Il est vrai que tout cela est en train de changer : on regarde de plus en plus les matchs à la télé, crispés de commentaires assourdissants ; au stade dominent trop souvent ces bandes de voyous, généralement fascistes, dont l’unique but est l’affrontement avec des bandes rivales ou avec la police et des bandes rivales.

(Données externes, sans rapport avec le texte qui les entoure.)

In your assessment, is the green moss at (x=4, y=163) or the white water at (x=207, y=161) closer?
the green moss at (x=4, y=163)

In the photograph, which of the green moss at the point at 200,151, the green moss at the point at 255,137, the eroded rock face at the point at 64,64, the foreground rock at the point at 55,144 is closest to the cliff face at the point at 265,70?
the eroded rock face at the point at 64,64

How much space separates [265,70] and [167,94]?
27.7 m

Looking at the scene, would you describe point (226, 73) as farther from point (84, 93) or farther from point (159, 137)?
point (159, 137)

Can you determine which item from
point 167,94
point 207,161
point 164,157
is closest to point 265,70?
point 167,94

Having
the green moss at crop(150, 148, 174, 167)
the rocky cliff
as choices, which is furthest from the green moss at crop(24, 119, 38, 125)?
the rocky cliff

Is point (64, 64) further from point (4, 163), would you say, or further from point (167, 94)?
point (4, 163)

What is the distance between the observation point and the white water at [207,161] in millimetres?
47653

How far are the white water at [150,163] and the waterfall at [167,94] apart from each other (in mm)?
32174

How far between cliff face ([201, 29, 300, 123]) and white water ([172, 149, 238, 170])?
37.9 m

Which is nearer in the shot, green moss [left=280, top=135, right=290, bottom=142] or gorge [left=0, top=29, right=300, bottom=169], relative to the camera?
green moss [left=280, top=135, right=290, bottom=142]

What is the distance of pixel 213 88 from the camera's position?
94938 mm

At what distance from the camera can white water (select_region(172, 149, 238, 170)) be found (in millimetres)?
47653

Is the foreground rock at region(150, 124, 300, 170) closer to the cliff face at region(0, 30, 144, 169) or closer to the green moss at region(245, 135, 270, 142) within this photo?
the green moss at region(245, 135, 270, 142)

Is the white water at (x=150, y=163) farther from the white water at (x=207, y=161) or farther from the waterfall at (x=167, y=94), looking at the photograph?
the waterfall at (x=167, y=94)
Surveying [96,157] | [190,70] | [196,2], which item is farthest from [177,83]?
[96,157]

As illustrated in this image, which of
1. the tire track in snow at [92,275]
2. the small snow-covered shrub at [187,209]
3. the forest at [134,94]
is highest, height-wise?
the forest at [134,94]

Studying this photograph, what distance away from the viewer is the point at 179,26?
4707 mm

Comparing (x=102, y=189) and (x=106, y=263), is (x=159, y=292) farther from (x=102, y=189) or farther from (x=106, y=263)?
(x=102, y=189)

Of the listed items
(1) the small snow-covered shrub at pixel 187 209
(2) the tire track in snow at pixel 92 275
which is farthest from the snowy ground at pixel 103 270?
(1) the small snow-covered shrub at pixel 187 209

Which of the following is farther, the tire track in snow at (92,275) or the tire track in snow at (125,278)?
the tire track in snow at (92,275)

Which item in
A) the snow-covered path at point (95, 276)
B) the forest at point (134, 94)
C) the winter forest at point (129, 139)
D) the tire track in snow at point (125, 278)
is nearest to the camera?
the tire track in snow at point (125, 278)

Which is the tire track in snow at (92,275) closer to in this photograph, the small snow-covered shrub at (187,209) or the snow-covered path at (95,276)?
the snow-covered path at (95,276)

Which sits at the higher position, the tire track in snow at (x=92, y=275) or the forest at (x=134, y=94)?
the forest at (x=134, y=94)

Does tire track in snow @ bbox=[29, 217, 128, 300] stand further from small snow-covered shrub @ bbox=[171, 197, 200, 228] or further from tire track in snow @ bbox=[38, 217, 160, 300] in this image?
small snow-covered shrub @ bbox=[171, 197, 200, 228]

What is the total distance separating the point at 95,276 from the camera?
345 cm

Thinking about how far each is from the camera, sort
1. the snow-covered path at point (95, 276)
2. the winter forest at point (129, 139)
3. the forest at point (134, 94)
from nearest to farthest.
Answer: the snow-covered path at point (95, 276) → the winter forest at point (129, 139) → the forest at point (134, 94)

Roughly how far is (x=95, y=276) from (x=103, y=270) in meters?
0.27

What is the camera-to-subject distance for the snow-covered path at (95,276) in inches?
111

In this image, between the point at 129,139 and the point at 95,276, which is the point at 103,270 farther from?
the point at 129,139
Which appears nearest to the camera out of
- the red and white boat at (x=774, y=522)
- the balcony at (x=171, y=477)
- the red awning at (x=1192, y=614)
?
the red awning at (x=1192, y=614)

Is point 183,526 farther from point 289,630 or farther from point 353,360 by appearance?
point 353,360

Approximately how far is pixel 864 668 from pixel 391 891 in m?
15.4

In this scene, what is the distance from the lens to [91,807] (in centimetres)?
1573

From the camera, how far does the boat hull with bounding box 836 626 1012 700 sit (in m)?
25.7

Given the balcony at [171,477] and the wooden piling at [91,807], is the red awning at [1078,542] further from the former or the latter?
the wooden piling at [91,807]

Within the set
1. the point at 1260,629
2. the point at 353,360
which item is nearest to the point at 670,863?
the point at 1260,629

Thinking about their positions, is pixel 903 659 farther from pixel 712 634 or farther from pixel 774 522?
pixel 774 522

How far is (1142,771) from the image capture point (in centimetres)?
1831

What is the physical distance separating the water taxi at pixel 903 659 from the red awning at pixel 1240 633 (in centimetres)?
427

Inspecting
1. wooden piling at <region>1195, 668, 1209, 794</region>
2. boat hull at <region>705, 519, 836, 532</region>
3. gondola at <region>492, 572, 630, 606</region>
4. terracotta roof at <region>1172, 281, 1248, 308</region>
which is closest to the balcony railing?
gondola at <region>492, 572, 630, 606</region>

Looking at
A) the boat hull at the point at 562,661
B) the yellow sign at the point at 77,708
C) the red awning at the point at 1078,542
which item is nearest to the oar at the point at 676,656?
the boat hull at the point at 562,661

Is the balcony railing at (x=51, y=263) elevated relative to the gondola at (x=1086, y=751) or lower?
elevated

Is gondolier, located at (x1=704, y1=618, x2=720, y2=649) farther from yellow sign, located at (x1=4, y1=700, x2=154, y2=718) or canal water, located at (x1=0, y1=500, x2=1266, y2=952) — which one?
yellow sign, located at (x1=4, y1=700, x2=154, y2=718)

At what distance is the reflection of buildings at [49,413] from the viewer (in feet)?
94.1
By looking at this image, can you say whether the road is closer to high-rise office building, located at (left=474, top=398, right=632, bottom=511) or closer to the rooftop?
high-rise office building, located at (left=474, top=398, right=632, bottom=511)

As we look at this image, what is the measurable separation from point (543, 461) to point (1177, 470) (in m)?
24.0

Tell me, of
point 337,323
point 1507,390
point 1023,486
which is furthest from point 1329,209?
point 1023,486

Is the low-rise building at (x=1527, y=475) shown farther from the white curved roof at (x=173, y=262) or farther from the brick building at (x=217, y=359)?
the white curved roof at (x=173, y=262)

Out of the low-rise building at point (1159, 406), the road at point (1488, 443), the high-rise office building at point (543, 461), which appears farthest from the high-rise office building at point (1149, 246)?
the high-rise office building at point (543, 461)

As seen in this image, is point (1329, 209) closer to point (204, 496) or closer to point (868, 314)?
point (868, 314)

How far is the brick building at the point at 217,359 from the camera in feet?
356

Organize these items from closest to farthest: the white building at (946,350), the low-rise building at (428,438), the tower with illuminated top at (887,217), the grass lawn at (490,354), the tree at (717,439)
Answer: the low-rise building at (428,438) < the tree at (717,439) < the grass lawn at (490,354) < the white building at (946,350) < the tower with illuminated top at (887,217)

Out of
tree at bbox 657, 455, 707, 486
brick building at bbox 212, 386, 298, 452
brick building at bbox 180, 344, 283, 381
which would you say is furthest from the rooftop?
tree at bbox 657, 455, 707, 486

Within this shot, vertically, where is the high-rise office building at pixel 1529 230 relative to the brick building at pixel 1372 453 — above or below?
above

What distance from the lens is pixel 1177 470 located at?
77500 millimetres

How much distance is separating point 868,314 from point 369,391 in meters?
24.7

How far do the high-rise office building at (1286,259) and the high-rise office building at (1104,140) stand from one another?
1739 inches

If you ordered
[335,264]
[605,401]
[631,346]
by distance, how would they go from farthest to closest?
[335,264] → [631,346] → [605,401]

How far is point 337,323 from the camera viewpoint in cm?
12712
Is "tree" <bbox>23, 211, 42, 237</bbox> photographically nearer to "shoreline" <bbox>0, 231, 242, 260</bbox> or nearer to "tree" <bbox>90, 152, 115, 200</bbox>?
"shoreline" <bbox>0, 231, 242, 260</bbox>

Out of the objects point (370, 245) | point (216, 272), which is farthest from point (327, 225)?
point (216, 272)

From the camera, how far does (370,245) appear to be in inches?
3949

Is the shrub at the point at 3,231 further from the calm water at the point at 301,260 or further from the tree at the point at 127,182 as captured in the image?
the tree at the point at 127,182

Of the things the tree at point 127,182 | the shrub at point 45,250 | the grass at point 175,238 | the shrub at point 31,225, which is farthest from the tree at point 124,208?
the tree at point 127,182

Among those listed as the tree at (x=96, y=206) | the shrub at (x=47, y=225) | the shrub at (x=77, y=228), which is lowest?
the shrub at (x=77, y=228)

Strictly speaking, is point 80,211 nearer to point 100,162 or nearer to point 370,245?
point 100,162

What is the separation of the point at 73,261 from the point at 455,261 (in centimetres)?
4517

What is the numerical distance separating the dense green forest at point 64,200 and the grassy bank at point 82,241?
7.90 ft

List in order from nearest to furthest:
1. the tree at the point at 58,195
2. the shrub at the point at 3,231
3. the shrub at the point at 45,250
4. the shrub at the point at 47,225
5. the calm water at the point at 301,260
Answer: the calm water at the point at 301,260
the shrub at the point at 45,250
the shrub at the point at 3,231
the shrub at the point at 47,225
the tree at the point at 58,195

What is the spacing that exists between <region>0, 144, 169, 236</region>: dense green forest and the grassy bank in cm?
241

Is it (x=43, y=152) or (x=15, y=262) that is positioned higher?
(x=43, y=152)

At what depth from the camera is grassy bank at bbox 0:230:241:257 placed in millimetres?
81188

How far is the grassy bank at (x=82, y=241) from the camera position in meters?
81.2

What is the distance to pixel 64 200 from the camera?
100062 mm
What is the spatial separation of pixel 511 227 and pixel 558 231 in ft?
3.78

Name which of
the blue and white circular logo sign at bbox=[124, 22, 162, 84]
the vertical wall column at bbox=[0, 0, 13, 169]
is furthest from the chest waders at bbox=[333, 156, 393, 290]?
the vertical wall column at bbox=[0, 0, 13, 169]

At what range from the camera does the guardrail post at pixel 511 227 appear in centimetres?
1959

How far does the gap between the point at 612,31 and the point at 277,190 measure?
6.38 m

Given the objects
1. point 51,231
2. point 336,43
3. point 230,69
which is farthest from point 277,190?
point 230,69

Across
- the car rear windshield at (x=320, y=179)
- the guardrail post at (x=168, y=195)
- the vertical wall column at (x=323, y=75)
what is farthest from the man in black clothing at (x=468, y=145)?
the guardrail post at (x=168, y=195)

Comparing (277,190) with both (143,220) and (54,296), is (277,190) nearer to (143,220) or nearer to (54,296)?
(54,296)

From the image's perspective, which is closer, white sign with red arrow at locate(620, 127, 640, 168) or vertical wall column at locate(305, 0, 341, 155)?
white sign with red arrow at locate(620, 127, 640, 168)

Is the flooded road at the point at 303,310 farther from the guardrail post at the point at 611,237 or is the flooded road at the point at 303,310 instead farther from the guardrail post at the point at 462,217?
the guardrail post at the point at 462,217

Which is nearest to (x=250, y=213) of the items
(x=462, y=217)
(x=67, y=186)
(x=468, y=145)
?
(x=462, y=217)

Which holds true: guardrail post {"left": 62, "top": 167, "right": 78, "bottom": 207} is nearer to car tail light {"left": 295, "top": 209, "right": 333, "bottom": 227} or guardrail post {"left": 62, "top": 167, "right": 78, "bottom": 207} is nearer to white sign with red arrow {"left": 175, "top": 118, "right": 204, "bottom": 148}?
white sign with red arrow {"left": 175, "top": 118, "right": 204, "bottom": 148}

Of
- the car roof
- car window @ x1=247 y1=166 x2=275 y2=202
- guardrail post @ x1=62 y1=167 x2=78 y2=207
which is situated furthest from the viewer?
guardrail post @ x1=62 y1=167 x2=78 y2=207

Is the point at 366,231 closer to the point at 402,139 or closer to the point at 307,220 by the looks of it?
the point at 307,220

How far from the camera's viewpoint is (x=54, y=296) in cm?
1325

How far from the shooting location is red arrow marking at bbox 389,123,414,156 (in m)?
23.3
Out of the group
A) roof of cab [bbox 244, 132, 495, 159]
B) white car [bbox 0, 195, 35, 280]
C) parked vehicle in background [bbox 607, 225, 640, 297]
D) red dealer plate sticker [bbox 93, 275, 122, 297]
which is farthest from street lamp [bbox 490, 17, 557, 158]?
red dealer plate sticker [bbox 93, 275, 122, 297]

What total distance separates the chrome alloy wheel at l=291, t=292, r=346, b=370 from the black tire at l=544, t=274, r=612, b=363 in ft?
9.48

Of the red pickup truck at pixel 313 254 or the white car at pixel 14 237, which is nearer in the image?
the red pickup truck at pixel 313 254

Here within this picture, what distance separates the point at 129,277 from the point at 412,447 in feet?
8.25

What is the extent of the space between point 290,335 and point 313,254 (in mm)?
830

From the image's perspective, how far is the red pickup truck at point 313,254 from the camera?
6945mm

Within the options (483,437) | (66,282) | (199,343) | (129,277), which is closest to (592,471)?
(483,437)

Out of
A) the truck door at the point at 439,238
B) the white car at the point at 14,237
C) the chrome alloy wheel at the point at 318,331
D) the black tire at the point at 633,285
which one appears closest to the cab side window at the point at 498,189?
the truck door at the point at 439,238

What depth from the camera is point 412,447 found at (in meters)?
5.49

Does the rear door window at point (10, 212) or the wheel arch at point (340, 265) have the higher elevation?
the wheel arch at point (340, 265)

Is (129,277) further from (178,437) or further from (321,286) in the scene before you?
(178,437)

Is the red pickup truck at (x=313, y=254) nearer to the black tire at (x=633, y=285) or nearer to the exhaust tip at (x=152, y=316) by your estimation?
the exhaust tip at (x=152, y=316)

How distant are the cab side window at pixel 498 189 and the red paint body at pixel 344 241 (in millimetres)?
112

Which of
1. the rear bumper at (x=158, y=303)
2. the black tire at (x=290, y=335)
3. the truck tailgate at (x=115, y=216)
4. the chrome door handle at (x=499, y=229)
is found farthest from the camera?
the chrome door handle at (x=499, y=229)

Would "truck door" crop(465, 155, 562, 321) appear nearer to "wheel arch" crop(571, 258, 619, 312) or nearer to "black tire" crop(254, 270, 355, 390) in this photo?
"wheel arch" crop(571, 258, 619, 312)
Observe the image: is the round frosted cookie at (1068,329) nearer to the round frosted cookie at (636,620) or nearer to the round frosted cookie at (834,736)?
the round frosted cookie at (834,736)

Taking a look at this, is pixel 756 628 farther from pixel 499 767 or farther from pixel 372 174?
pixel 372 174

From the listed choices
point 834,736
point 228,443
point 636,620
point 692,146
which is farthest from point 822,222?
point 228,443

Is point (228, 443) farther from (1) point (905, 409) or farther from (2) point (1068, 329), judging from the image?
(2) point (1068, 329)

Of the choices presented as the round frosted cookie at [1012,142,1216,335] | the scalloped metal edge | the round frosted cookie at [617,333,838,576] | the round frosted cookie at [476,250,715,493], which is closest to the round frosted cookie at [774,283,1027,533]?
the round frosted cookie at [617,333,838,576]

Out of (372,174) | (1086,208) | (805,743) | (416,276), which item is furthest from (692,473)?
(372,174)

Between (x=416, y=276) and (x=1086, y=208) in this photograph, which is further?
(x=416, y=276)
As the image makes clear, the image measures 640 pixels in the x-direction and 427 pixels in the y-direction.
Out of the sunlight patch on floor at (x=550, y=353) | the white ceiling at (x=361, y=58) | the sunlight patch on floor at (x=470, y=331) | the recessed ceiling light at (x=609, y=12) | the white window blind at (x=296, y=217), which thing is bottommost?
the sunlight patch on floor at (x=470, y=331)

En France, dans le milieu intellectuel que j’ai fréquenté et que je fréquente encore, le foot est souvent regardé avec un mépris à peine caché ; j’en connais quelques-uns qui n’ont même pas ouvert Vert Palatino justement parce qu’il y est question de foot !
J’avoue ressentir une antipathie foncière pour tous ceux qui méprisent les passions qu’ils n’ont pas ; par pur esprit de contradiction, j’ai souvent affiché d’aimer le foot, alors que je m’y connais si peu et si mal…
Mais je n’ai jamais pensé que c’était une passion de série B, bien que je n’aie rien contre les séries B ni contre les genres mineurs en général, la preuve… J’écris des polars en revendiquant la qualité littéraire du genre !
Et puis Baudelaire m’a initiée assez tôt à l’amour pour les genres mineurs, pour les petits maître, pour cette vaste toile où se mêlent tous les fils : les plus précieux comme les plus modestes, et qui font l’histoire de la littérature, de l’art, du cinéma, et du Calcio

07 novembre 2005

6 novembre 2005
J'ai vu le film de Haneke, "Caché".
Une vie ordinaire, presque immobile comme le cadrage de la caméra qui nous met d'emblée mal à l'aise en nous plongeant dans le doute: où sommes-nous? Dans l'histoire ou dans les yeux des personnages en train de regarder leur histoire? L'image sur l'écran est celle du récit ou bien celle que sont en train de regarder les personnages du récit?
Le doute sera dilué tout le long du film comme une goutte de poison dans une boisson au goût familier.
Il ne se passe pas grand-chose dans cette histoire, et le secret d'enfance, très tôt suggéré, ne semble pas être l'objet réel du récit, ni la cause profonde de tous les mensonges dont se révèle tissée cette vie de famille, apparemment lisse et tranquille. C'est comme si tout se passait bien jusqu'à l'intrusion de cet oeil qui met les protagonistes face à leur propre vie. Comme si de nous regarder vivre ne pouvait que nous faire glisser sur ce terrain hautement inconfortable et miné d'où surgissent toutes les interrogations. Ces interrogations qui en appellent forcément à notre passé, à ce que de notre passé nous partageons dans le couple, à ce que de nous-meme nous confions à nos enfants.
Il n'y a pas de réponse, à la fin du film, quant au vrai responsable de tout le malheur qui s'installe par la simple faute des images dans une vie tranquillement bourgeoise et intellectuelle, mais le long plan final semble suggérer subrepticement que l'ennemi est plus souvent dedans que dehors.